__Set task A__.
Count the lines of the listing that contain the string "glove". Case counts, and the reply should be the number alone.

You’ll see the craggy rock outcroppings that stand sentry over the mouth of Mill Creek, a rugged drainage that serves as a watershed for much of the south side of Station Camp Road from Williams Creek Road to the horse camp. You’ll see much of the gorge that encases the Big South Fork River between the big bend just below the John Hawk Smith Place and the Station Camp crossing. And, far below, you’ll see the river itself.
One thing you won’t see is the overlook’s namesake — a twisted, now rusting hunk of metal that rests at the base of the cliff. It’s obscured by trees and growth, which have long since healed from the scars that were left when the Ford Bronco plunged through them on its way to its final resting place some 30 years ago.
Historically, the ridge that ends at this rock outcropping was known as Sheep Ridge. Most folks who grew up in the area still call it that, and the road that runs the length of the ridge is still known as Sheep Ridge Road.
But Bronco Overlook earned its new name in the mid 1980s, when someone rolled a Ford Bronco II over the cliff.
The national park was still in its infancy in those days; the U.S. Army Corps of Engineers was just completing its park-building tasks and preparing to turn the 125,000-acre national river and recreation area over to its sister agency, the National Park Service.
Only a few years before, this ridge was privately-owned. The view from the rock outcropping was just as magnificent, but it was not free for all. A log home was perched on the edge of the cliff, owned by MP Estes. The house was destroyed when the federal government began buying up land in the area in the 1970s, but part of its concrete foundation can still be seen at the end of Sheep Ridge Road, where horseback riders tie off their horses before stepping out onto the overlook.
At some point after, someone drove the Bronco to the overlook, rolling it over the edge of the cliff. It tumbled to the forest floor below, landing upright but destroyed.
No one seems to remember exactly who rolled the vehicle over the cliff — or even if their identity was ever known. Donny Kidd, who has spent his entire life around the Station Camp area, recalls that it was stolen from North Carolina.
In its day, the vehicle was a nice one. The vehicle identification number, still visible on the dash, reveals it to have been a 1986 Ford Bronco II, Eddie Bauer edition. In 1986, the Bronco II was in its third year of production as Ford’s compact SUV. A precursor to the Ford Explorer, the Bronco II was built on a modification of the Ford Ranger chassis.

__Set task B__.
Name every road that the Bronco Overlook passage mentions by name.

__Information given__.
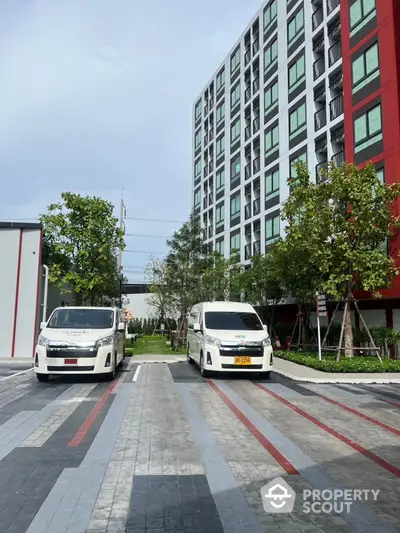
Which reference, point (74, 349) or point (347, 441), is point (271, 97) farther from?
point (347, 441)

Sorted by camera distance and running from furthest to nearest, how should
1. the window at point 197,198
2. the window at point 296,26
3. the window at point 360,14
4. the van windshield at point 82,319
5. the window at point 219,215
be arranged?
the window at point 197,198 < the window at point 219,215 < the window at point 296,26 < the window at point 360,14 < the van windshield at point 82,319

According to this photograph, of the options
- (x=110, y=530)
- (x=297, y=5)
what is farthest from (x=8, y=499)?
(x=297, y=5)

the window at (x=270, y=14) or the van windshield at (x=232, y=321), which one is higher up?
the window at (x=270, y=14)

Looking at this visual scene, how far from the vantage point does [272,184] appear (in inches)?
1308

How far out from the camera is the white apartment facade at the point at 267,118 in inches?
1081

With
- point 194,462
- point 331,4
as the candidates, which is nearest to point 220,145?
point 331,4

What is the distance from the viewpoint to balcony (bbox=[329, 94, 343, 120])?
25766 mm

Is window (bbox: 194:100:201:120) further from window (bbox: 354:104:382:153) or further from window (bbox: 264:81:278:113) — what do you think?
window (bbox: 354:104:382:153)

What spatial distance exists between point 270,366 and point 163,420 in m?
6.05

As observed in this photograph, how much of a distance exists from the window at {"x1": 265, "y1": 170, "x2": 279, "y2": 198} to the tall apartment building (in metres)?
0.08

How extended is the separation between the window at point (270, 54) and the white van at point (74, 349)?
28.5m

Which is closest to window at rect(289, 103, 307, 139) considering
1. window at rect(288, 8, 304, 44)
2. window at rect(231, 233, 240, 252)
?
window at rect(288, 8, 304, 44)

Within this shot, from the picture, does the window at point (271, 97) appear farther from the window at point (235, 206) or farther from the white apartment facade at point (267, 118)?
the window at point (235, 206)

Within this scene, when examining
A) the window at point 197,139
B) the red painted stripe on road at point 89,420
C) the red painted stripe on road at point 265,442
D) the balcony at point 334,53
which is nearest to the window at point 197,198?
the window at point 197,139
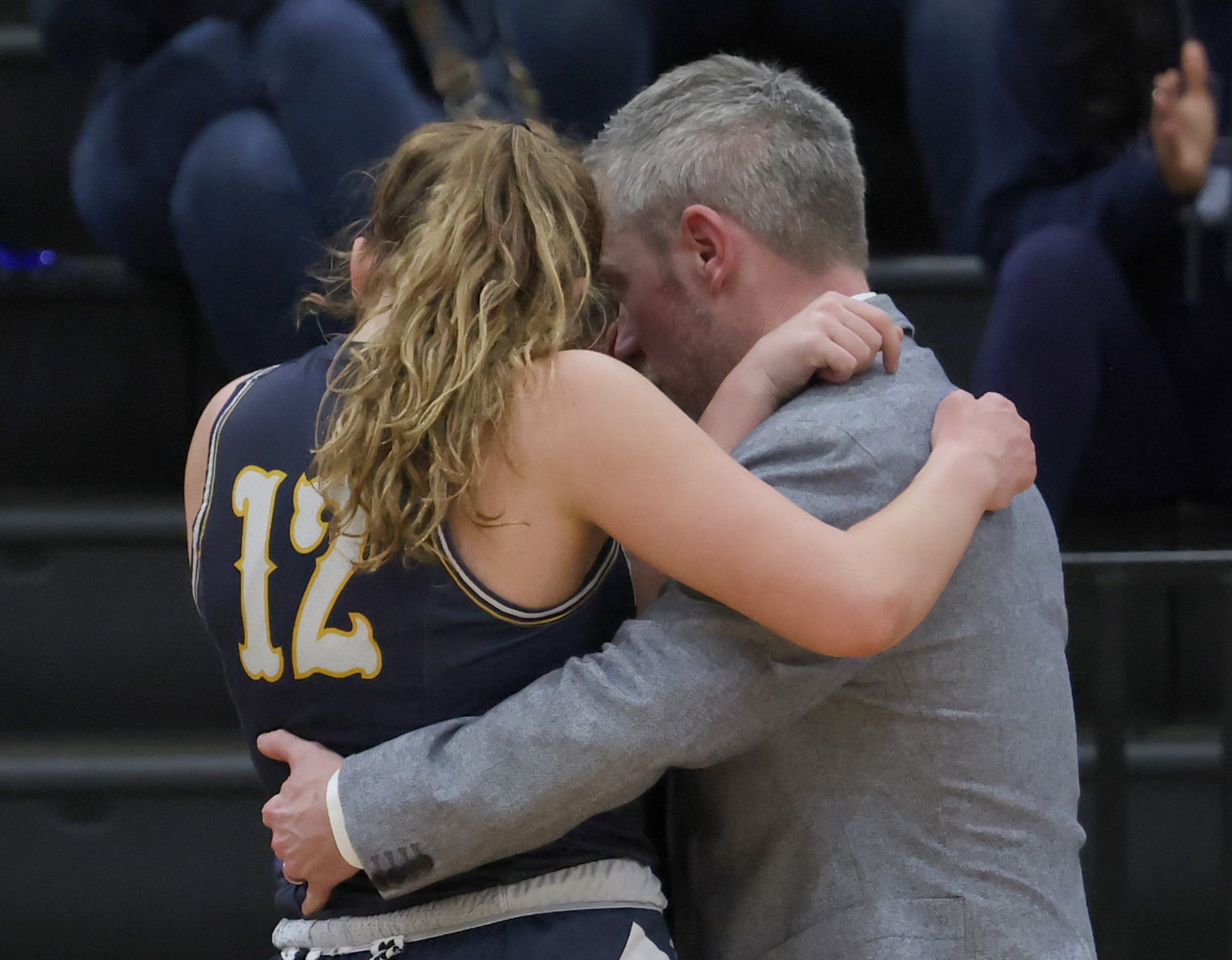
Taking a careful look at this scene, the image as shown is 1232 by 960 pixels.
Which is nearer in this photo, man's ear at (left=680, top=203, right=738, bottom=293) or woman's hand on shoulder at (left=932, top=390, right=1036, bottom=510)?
woman's hand on shoulder at (left=932, top=390, right=1036, bottom=510)

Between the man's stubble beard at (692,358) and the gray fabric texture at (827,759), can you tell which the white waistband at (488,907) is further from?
the man's stubble beard at (692,358)

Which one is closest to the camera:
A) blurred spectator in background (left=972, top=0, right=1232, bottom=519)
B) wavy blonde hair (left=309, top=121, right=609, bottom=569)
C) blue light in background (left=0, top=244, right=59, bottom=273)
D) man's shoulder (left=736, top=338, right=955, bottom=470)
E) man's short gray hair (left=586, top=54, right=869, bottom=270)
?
wavy blonde hair (left=309, top=121, right=609, bottom=569)

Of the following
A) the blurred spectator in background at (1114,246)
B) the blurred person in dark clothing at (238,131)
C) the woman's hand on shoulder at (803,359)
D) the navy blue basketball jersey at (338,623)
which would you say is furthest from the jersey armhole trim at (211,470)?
the blurred spectator in background at (1114,246)

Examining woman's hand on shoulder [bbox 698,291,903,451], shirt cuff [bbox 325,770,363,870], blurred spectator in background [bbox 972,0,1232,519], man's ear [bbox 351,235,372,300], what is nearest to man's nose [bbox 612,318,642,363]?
woman's hand on shoulder [bbox 698,291,903,451]

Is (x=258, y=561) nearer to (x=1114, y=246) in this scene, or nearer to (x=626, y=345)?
(x=626, y=345)

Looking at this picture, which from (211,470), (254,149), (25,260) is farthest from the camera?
(25,260)

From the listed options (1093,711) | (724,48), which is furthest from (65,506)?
(1093,711)

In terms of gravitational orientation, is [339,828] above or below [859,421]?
below

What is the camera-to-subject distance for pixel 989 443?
3.41 feet

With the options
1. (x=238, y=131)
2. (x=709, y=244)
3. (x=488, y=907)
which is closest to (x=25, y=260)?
(x=238, y=131)

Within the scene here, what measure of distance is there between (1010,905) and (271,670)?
Result: 58 cm

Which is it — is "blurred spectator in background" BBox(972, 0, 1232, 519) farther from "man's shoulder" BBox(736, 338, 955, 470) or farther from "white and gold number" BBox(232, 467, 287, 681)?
"white and gold number" BBox(232, 467, 287, 681)

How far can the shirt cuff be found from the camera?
0.94 m

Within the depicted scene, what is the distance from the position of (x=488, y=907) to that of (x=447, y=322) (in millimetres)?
410
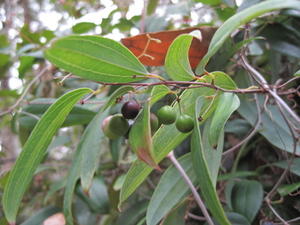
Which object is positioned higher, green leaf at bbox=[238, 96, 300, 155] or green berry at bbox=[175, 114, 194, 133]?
green berry at bbox=[175, 114, 194, 133]

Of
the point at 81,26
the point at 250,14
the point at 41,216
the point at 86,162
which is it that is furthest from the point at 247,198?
the point at 81,26

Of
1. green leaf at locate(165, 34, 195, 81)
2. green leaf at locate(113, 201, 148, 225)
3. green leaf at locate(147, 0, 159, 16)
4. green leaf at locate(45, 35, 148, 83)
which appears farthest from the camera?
green leaf at locate(147, 0, 159, 16)

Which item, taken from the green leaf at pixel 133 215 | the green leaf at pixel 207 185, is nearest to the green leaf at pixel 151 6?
the green leaf at pixel 133 215

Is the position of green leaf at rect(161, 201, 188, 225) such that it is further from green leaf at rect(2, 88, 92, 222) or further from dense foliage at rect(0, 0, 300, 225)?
green leaf at rect(2, 88, 92, 222)

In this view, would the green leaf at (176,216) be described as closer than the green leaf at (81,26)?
Yes

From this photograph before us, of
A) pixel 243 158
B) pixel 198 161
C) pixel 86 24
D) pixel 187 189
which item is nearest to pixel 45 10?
pixel 86 24

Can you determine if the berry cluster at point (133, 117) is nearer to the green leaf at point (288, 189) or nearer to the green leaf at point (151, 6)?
the green leaf at point (288, 189)

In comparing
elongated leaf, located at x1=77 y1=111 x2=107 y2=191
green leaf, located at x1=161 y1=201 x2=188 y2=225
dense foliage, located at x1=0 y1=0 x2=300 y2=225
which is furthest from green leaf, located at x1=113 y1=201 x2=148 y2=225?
elongated leaf, located at x1=77 y1=111 x2=107 y2=191
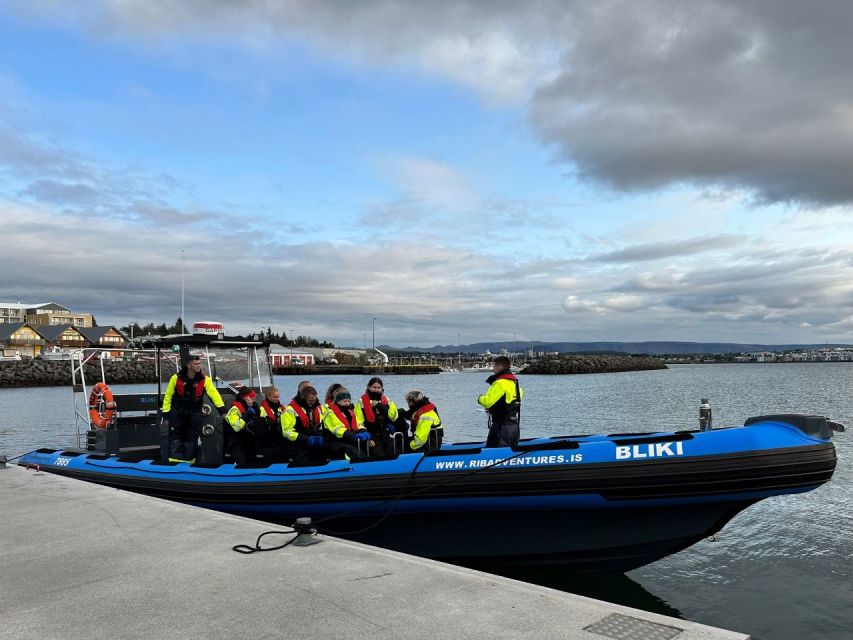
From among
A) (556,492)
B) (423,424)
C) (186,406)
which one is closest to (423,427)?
(423,424)

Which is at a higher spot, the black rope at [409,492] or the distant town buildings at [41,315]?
the distant town buildings at [41,315]

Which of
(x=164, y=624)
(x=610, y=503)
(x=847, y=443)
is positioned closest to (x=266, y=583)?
(x=164, y=624)

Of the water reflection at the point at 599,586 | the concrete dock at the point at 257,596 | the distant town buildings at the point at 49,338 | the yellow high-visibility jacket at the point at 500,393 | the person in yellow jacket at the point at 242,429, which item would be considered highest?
the distant town buildings at the point at 49,338

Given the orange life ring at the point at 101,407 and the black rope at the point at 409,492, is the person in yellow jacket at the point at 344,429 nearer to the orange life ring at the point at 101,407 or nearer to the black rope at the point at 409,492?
the black rope at the point at 409,492

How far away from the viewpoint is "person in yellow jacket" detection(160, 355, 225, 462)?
743 centimetres

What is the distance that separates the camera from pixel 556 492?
17.9 feet

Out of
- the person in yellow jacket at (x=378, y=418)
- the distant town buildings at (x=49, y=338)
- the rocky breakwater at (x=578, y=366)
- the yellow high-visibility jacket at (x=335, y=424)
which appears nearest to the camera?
the yellow high-visibility jacket at (x=335, y=424)

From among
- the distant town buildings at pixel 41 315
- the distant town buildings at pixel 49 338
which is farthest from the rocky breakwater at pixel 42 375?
the distant town buildings at pixel 41 315

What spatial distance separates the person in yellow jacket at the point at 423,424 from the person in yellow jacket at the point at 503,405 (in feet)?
1.81

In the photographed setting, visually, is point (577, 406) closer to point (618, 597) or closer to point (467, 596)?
point (618, 597)

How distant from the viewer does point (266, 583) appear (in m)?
3.83

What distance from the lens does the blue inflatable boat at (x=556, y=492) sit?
5.20 meters

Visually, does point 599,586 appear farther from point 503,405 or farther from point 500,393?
point 500,393

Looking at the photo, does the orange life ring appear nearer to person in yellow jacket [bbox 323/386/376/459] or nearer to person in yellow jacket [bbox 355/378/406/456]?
person in yellow jacket [bbox 323/386/376/459]
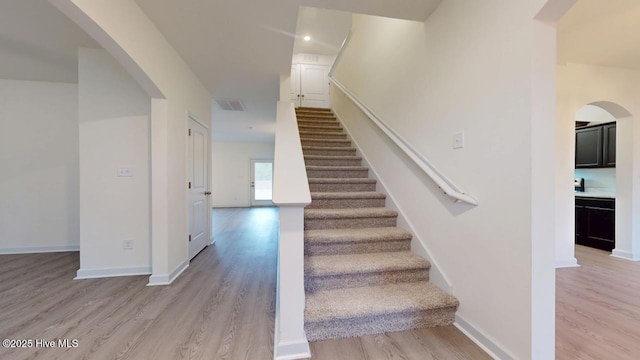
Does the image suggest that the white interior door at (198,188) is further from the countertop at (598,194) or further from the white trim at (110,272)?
the countertop at (598,194)

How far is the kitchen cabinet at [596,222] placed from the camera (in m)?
3.43

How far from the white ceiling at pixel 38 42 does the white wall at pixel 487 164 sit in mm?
3091

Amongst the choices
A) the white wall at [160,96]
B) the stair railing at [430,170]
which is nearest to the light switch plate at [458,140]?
the stair railing at [430,170]

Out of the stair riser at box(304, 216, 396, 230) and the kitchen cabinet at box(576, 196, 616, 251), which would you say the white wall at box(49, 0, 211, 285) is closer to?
the stair riser at box(304, 216, 396, 230)

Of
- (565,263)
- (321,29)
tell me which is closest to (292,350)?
(565,263)

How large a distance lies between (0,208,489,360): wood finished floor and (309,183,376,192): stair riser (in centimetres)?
103

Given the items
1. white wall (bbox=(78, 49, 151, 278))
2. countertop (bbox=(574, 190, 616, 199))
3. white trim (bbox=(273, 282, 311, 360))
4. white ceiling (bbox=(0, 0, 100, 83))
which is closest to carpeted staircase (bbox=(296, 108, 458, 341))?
white trim (bbox=(273, 282, 311, 360))

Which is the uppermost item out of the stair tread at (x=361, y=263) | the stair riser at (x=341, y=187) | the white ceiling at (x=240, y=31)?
the white ceiling at (x=240, y=31)

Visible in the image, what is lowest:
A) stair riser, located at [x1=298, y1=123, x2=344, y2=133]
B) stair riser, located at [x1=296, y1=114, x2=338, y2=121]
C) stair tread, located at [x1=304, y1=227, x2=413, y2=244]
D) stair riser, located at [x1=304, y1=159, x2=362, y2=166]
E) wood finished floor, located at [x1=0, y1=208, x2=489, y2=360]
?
wood finished floor, located at [x1=0, y1=208, x2=489, y2=360]

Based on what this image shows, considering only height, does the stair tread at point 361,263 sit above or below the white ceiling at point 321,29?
below

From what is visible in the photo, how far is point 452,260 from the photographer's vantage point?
172cm

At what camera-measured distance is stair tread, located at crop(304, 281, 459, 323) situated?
1537 mm

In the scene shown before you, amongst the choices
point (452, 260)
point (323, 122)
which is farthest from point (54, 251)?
point (452, 260)

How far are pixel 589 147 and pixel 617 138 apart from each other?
31.8 inches
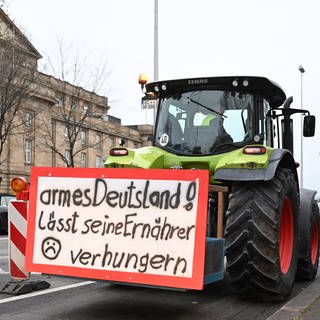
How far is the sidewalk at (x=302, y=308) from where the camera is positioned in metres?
5.19

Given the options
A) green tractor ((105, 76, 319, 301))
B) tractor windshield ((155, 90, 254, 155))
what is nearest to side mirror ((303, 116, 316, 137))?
green tractor ((105, 76, 319, 301))

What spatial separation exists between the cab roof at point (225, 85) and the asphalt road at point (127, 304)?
8.42ft

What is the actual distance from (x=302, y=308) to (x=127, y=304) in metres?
1.89

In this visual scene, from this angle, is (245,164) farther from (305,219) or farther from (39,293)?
(39,293)

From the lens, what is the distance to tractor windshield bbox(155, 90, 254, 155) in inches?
267

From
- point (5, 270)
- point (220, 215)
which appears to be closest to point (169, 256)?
point (220, 215)

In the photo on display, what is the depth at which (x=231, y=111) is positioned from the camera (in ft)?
22.4

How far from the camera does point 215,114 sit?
686 centimetres

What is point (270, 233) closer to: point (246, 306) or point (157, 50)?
point (246, 306)

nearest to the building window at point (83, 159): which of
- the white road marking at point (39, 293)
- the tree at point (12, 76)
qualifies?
the tree at point (12, 76)

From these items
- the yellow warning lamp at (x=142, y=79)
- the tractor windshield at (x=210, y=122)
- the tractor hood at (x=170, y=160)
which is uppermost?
the yellow warning lamp at (x=142, y=79)

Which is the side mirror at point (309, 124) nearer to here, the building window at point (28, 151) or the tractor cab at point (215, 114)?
the tractor cab at point (215, 114)

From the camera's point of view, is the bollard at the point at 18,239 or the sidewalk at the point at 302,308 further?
the bollard at the point at 18,239

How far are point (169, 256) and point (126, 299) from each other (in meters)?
1.72
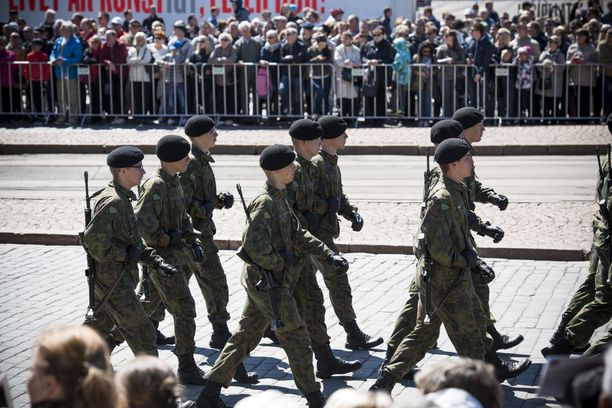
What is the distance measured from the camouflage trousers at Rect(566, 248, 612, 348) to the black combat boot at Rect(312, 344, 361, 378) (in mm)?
1792

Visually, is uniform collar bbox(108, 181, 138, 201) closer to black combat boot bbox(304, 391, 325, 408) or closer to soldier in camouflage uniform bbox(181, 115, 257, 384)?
soldier in camouflage uniform bbox(181, 115, 257, 384)

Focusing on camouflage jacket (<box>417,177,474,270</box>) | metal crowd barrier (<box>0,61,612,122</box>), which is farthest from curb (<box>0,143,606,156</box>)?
camouflage jacket (<box>417,177,474,270</box>)

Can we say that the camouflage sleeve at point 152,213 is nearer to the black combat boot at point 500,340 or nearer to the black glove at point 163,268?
the black glove at point 163,268

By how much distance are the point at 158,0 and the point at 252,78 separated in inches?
268

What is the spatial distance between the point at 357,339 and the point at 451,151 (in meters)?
2.33

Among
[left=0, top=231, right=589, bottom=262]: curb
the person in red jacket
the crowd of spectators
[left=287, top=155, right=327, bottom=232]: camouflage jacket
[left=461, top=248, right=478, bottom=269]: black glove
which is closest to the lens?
[left=461, top=248, right=478, bottom=269]: black glove

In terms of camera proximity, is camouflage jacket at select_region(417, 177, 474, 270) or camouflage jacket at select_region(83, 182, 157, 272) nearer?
camouflage jacket at select_region(417, 177, 474, 270)

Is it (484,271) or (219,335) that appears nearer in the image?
(484,271)

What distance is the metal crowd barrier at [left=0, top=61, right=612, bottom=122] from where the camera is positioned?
2213cm

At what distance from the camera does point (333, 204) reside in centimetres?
1005

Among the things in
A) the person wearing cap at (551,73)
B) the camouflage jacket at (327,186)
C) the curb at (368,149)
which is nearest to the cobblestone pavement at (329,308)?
the camouflage jacket at (327,186)

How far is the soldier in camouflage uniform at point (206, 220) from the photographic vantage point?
9992 mm

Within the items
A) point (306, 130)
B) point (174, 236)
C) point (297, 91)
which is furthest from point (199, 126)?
point (297, 91)

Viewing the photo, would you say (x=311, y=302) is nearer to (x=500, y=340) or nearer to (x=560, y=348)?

__Written answer A__.
4

__Written answer B__.
Station Camp Road, Williams Creek Road, Sheep Ridge Road